DOCUMENT EXTRACT —
It would allow to remove the tricky:

	static char *sym_name(const struct sym_entry *s)
	{
		return (char *)s->sym + 1;
	}

and access s->name directly.

OK, the problem is how to store the type. The clean way would be
to put it into a separate section, for example:

static void write_src(void)
{
[...]
	output_label("kallsyms_types");
	off = 0;
	for (i = 0; i < table_cnt; i++) {
		printf("\t.byte 0x%02x\n", table[i]->type);
	}
	printf("\n");
[...]
}

It would probably increase the size even more. Another problem
is that it would need changes in the crash dump tools, see:

static int __init crash_save_vmcoreinfo_init(void)
{
[...]
	VMCOREINFO_SYMBOL(kallsyms_names);
[...]
}

A solution would be to store it the old way:

static void write_src(void)
{
[...]
	output_label("kallsyms_names");
	off = 0;
	for (i = 0; i < table_cnt; i++) {
		if ((i & 0xFF) == 0)
			markers[i >> 8] = off;

		/*
		 * Store the symbol type togerher with symbol name.
		 * It helps to reduce the size.
		 */
		printf("\t.byte 0x%02x", table[i]->len + 1);
		printf(", 0x%02x", table[i]->type);
		for (k = 0; k < table[i]->len; k++)
			printf(", 0x%02x", table[i]->sym[k]);
		printf("\n");

		/* symbol name lenght + type + "\n" */
		off += table[i]->len + 2;
	}
	printf("\n");
[...]
}

The result would be the same as with your patch. But the code would be
even cleaner than before.

Best Regards,
Petr
Leizhen (ThunderTown) Sept. 21, 2022, 1:13 p.m. UTC | #2
On 2022/9/21 17:00, Petr Mladek wrote:
> On Tue 2022-09-20 15:13:12, Zhen Lei wrote:
>> Currently, to search for a symbol, we need to expand the symbols in
>> 'kallsyms_names' one by one, and then use the expanded string for
>> comparison. Because we do not know the symbol type, and the symbol type
>> may be combined with the following characters to form a token.
>>
>> So if we don't compress the symbol type, we can first compress the
>> searched symbol and then make a quick comparison based on the compressed
>> length and content. In this way, for entries with mismatched lengths,
>> there is no need to expand and compare strings. And for those matching
>> lengths, there's no need to expand the symbol. This saves a lot of time.
>> According to my test results, the average performance of
>> kallsyms_lookup_name() can be improved by 20 to 30 times.
>>
>> Of course, because the symbol type is forcibly not compressed, the
>> compression rate also decreases. Here are the test results with
>> defconfig:
>>
>> arm64: <<<<<<
>>         ---------------------------------------------------------------
>>        | ALL | nr_symbols | compressed size | original size | ratio(%) |
>>         -----|---------------------------------------------------------|
>> Before |  Y  |     174094 |       1884938   |      3750653  |  50.25   |
>> After  |  Y  |     174099 |       1960154   |      3750756  |  52.26   |
>> Before |  N  |      61744 |        725507   |      1222737  |  59.33   |
>> After  |  N  |      61747 |        745733   |      1222801  |  60.98   |
>>         ---------------------------------------------------------------
>> The memory overhead is increased by:
>>   73.5KiB and 4.0% if CONFIG_KALLSYMS_ALL=y.

(Dataset excerpts)
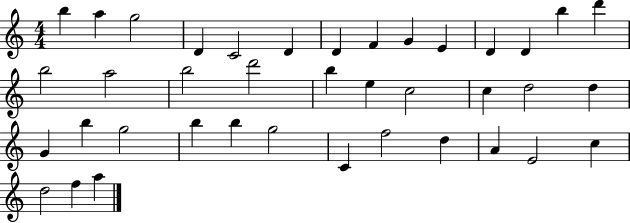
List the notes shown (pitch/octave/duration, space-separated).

B5/q A5/q G5/h D4/q C4/h D4/q D4/q F4/q G4/q E4/q D4/q D4/q B5/q D6/q B5/h A5/h B5/h D6/h B5/q E5/q C5/h C5/q D5/h D5/q G4/q B5/q G5/h B5/q B5/q G5/h C4/q F5/h D5/q A4/q E4/h C5/q D5/h F5/q A5/q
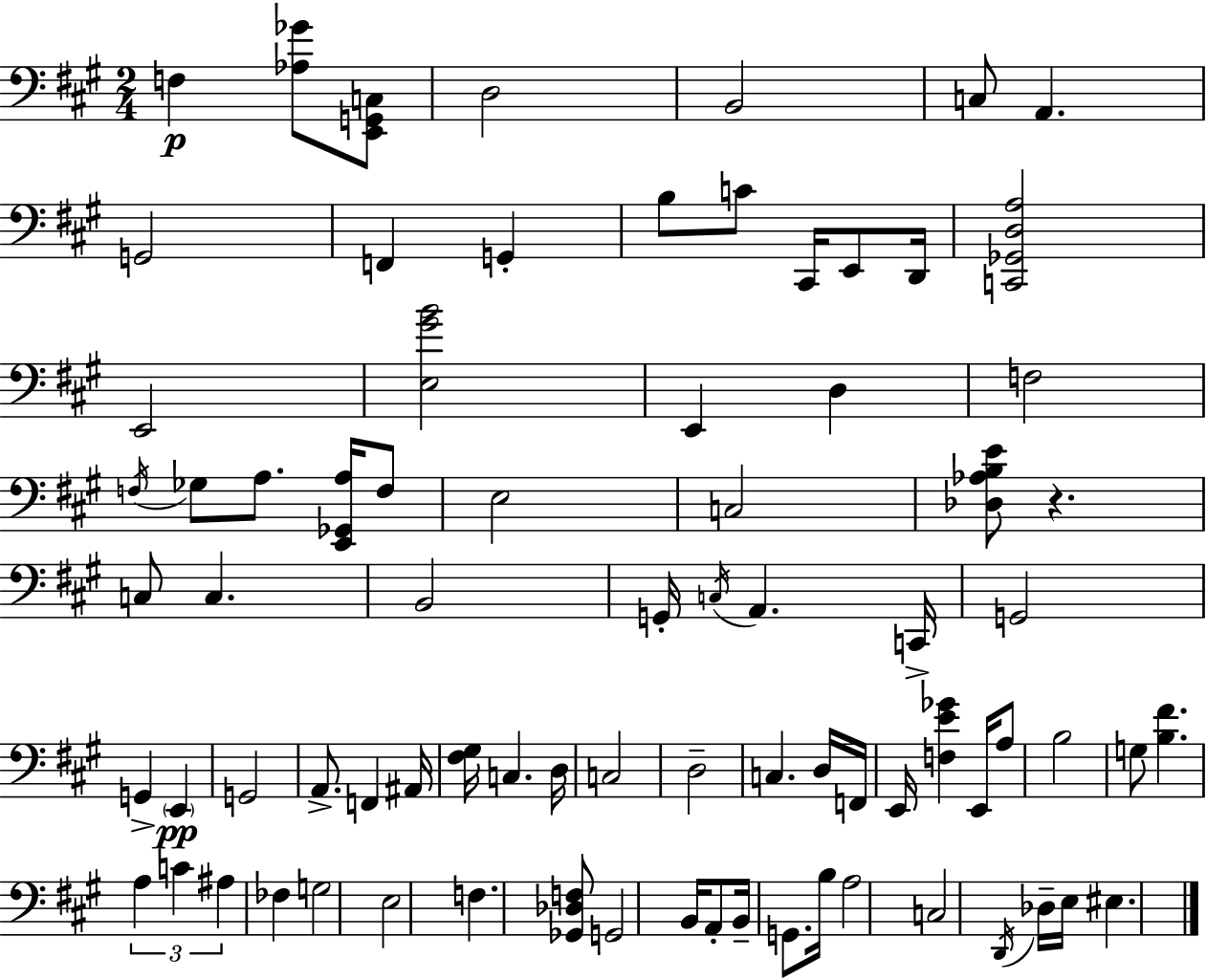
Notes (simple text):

F3/q [Ab3,Gb4]/e [E2,G2,C3]/e D3/h B2/h C3/e A2/q. G2/h F2/q G2/q B3/e C4/e C#2/s E2/e D2/s [C2,Gb2,D3,A3]/h E2/h [E3,G#4,B4]/h E2/q D3/q F3/h F3/s Gb3/e A3/e. [E2,Gb2,A3]/s F3/e E3/h C3/h [Db3,Ab3,B3,E4]/e R/q. C3/e C3/q. B2/h G2/s C3/s A2/q. C2/s G2/h G2/q E2/q G2/h A2/e. F2/q A#2/s [F#3,G#3]/s C3/q. D3/s C3/h D3/h C3/q. D3/s F2/s E2/s [F3,E4,Gb4]/q E2/s A3/e B3/h G3/e [B3,F#4]/q. A3/q C4/q A#3/q FES3/q G3/h E3/h F3/q. [Gb2,Db3,F3]/e G2/h B2/s A2/e B2/s G2/e. B3/s A3/h C3/h D2/s Db3/s E3/s EIS3/q.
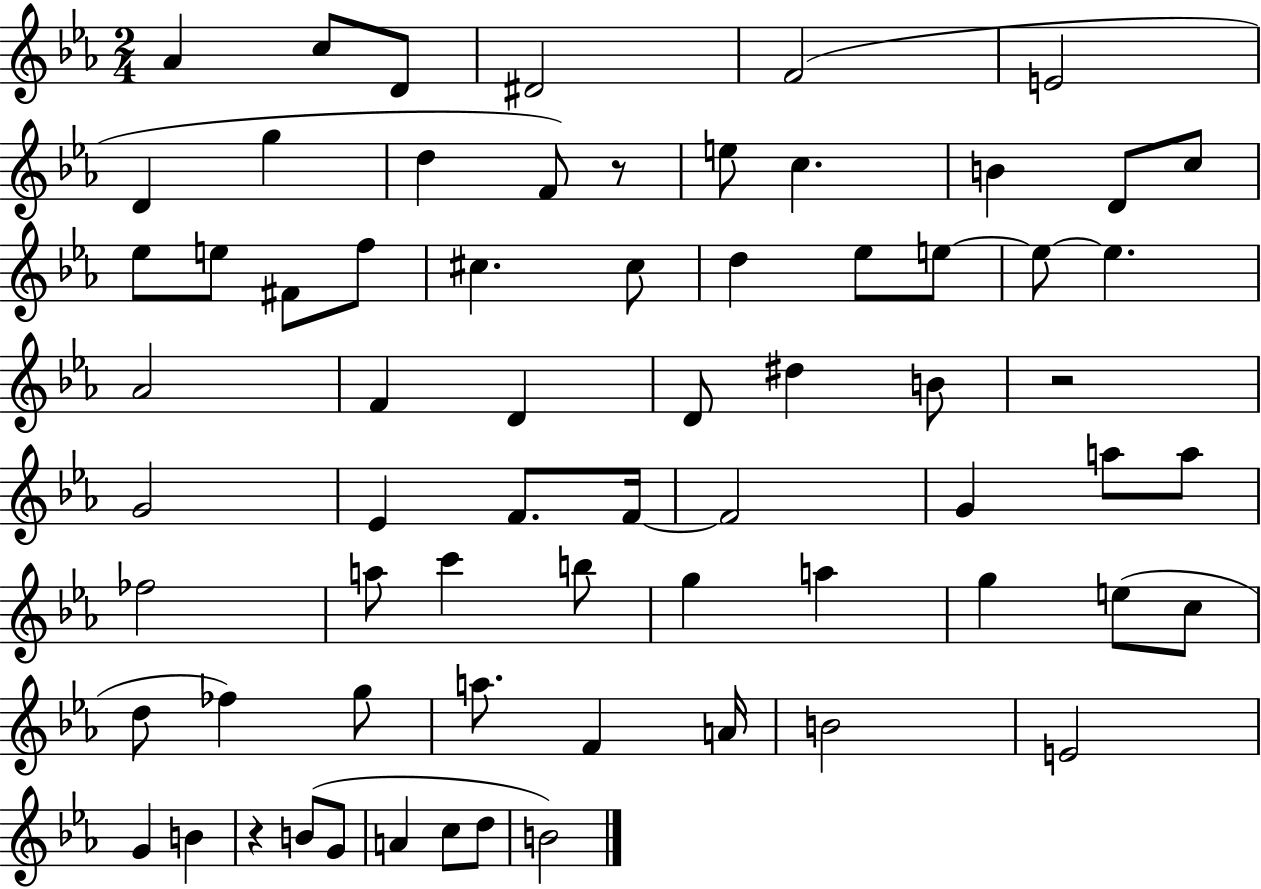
Ab4/q C5/e D4/e D#4/h F4/h E4/h D4/q G5/q D5/q F4/e R/e E5/e C5/q. B4/q D4/e C5/e Eb5/e E5/e F#4/e F5/e C#5/q. C#5/e D5/q Eb5/e E5/e E5/e E5/q. Ab4/h F4/q D4/q D4/e D#5/q B4/e R/h G4/h Eb4/q F4/e. F4/s F4/h G4/q A5/e A5/e FES5/h A5/e C6/q B5/e G5/q A5/q G5/q E5/e C5/e D5/e FES5/q G5/e A5/e. F4/q A4/s B4/h E4/h G4/q B4/q R/q B4/e G4/e A4/q C5/e D5/e B4/h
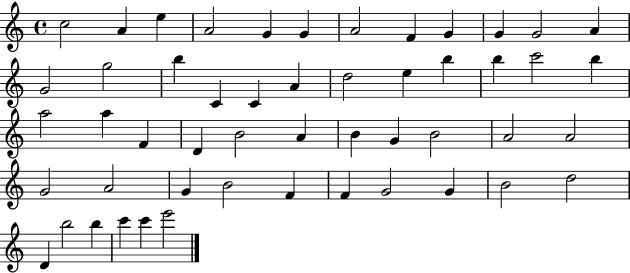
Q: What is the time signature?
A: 4/4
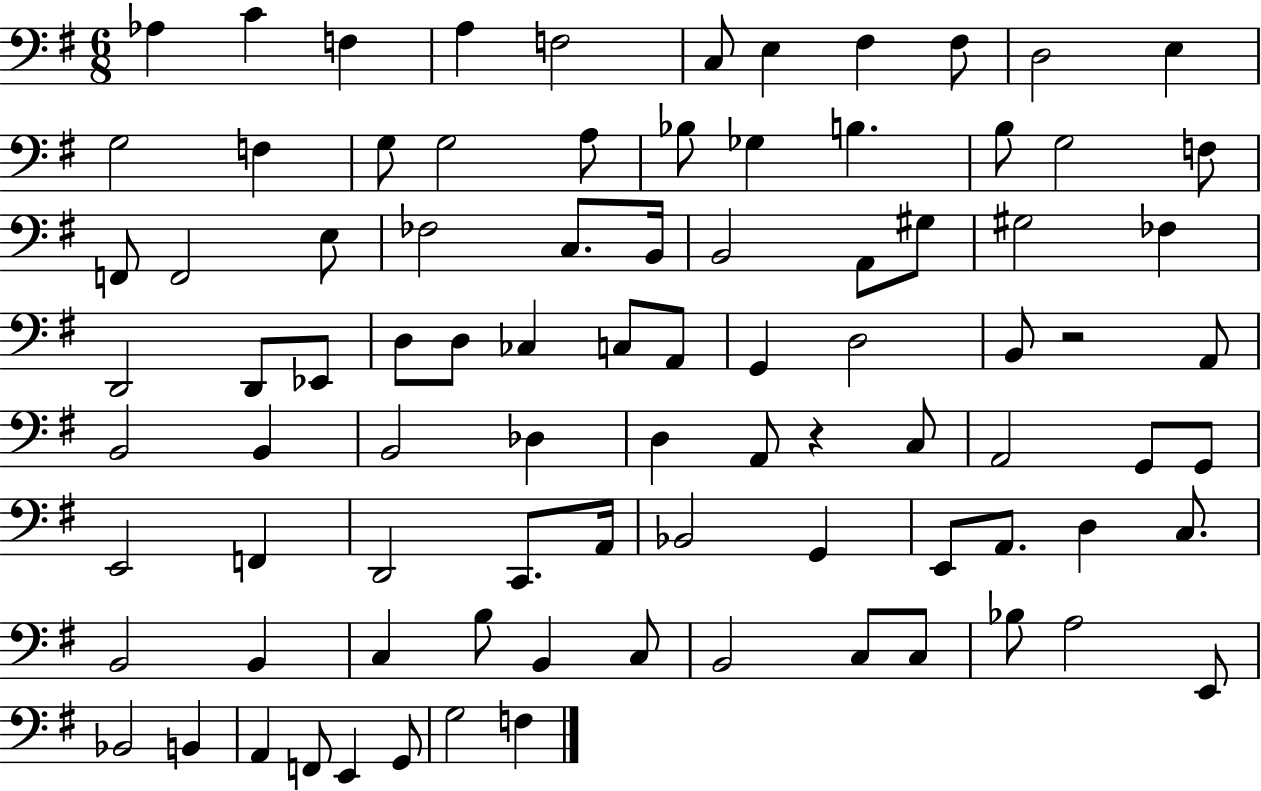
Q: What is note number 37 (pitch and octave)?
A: D3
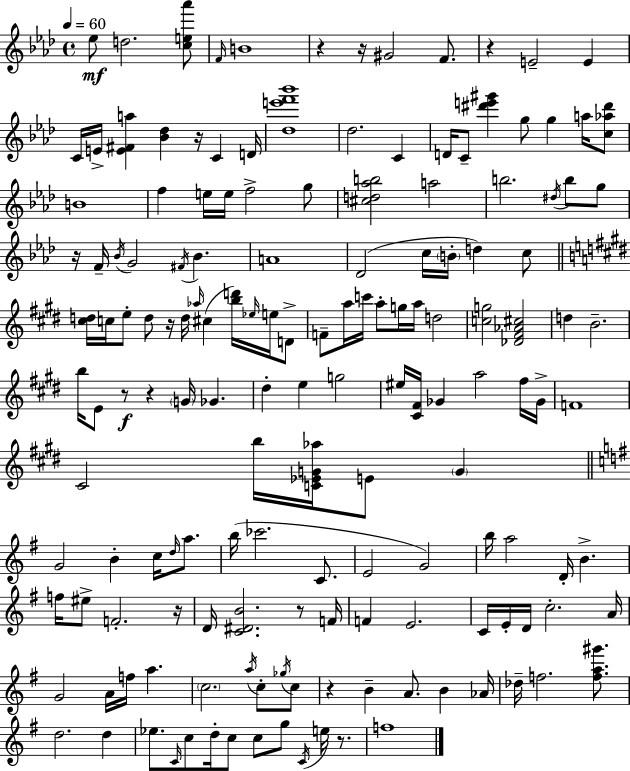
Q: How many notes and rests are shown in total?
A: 156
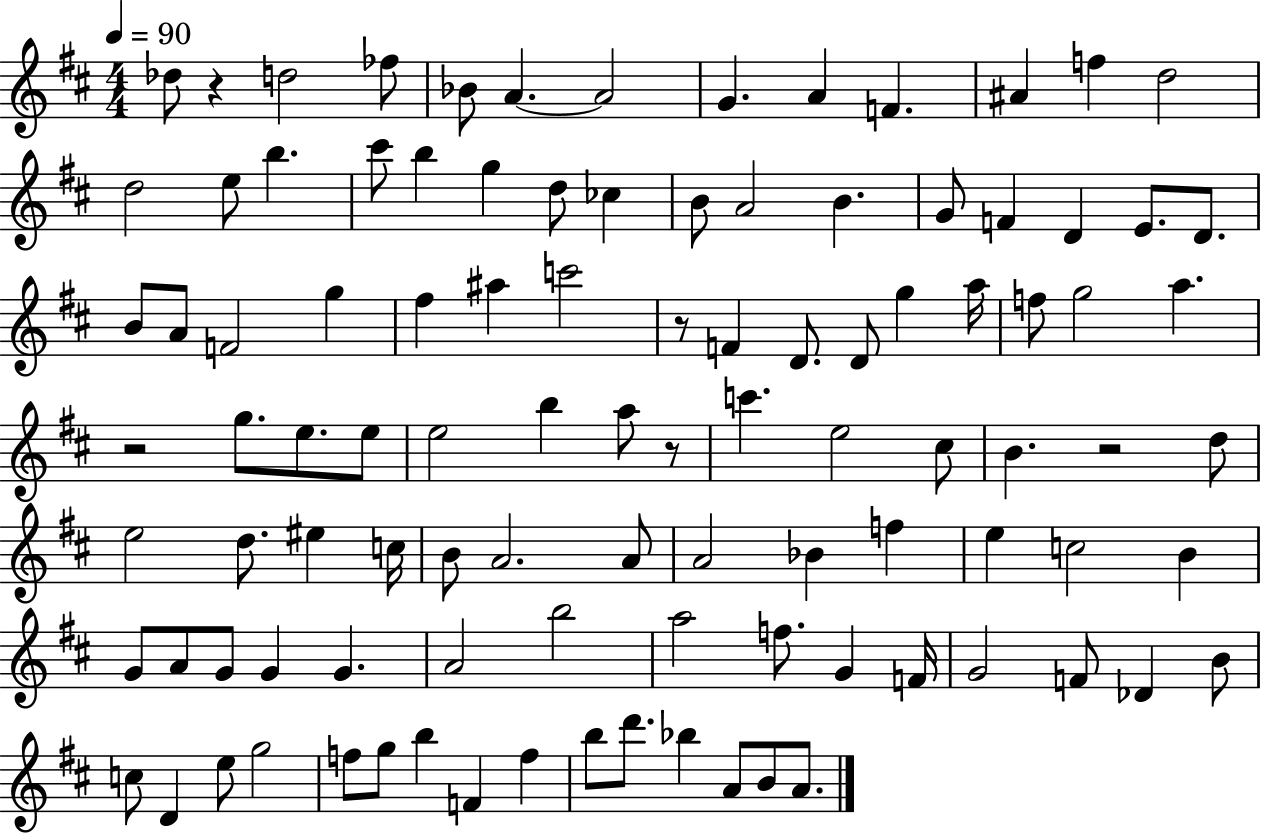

REQUIRED WORK — Resume the kallsyms symbol-type discussion, picking up right after its final sentence.

ANSWER TO THE PROBLEM —
>>   19.8KiB and 2.8% if CONFIG_KALLSYMS_ALL=n.
>>
>> x86: <<<<<<<<
>>        ---------------------------------------------------------------
>>        | ALL | nr_symbols | compressed size | original size | ratio(%) |
>>         -----|---------------------------------------------------------|
>> Before |  Y  |     131415 |       1697542   |      3161216  |  53.69   |
>> After  |  Y  |     131540 |       1747769   |      3163933  |  55.24   |
>> Before |  N  |      60695 |        737627   |      1283046  |  57.49   |
>> After  |  N  |      60699 |        754797   |      1283149  |  58.82   |
>>         ---------------------------------------------------------------
>> The memory overhead is increased by:
>>   49.0KiB and 3.0% if CONFIG_KALLSYMS_ALL=y.
>>   16.8KiB and 2.3% if CONFIG_KALLSYMS_ALL=n.
>>
>> This additional memory overhead is worth it compared to the performance
>> improvement, I think.
> 
> I agree. The speedup mentioned in the followup patches looks big.
> I just suggest to do this change a cleaner way, see below.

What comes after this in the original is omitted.